• RECORD EXTRACTS
>>>>

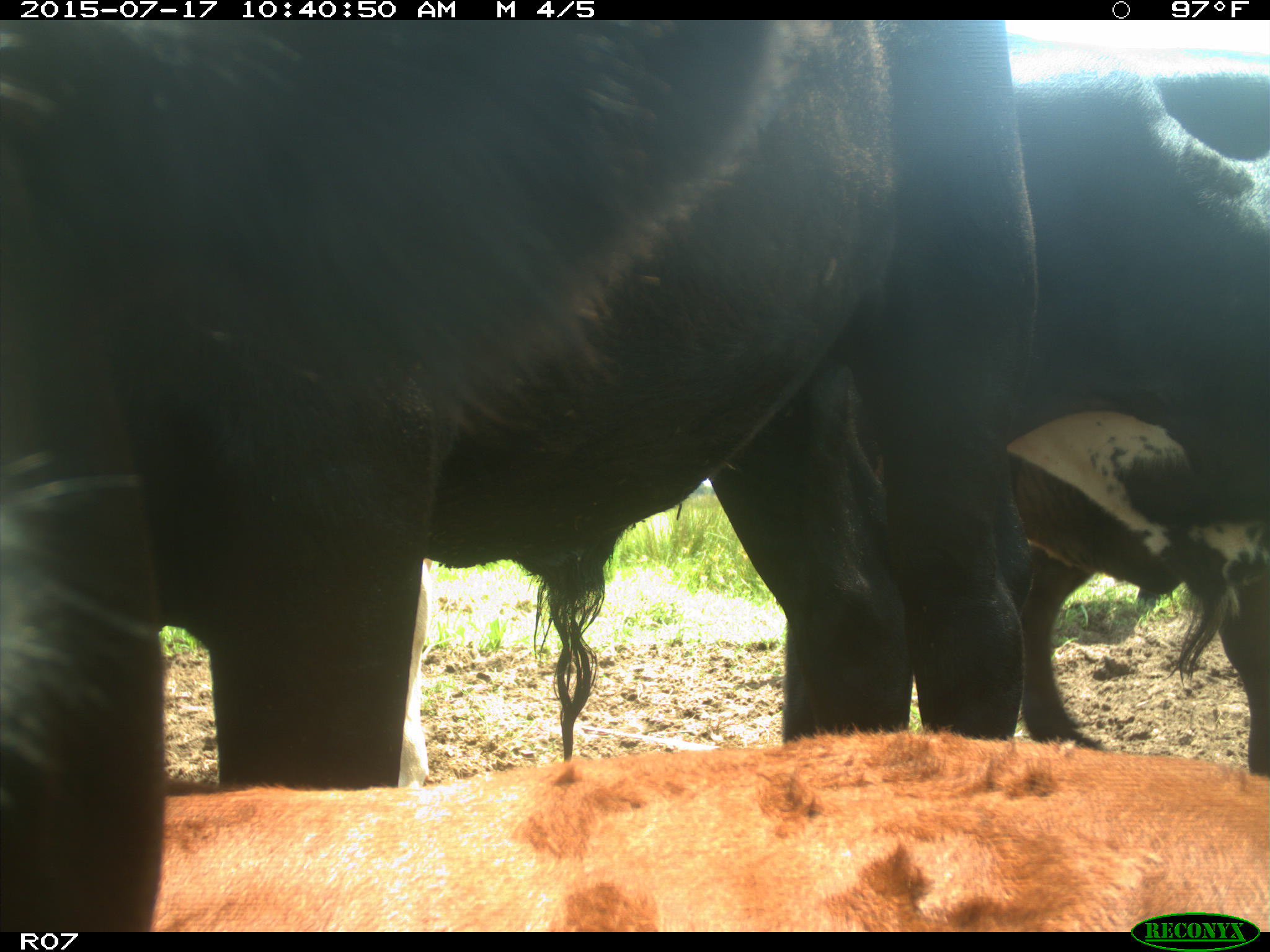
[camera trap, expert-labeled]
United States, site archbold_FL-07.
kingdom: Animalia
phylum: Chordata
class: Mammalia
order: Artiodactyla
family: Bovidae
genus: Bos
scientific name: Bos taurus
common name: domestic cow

<<<<
>>>>

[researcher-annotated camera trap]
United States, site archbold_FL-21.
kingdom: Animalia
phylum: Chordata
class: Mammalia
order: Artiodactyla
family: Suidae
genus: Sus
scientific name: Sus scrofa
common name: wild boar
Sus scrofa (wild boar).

<<<<

• TASK GOAL
When you reach the line with "United States, site archbold_FL-07." in the records above, start writing out lines exactly, and stop once the line with "common name: domestic cow" has been written; include nothing else.

• EXERCISE RESPONSE
United States, site archbold_FL-07.
kingdom: Animalia
phylum: Chordata
class: Mammalia
order: Artiodactyla
family: Bovidae
genus: Bos
scientific name: Bos taurus
common name: domestic cow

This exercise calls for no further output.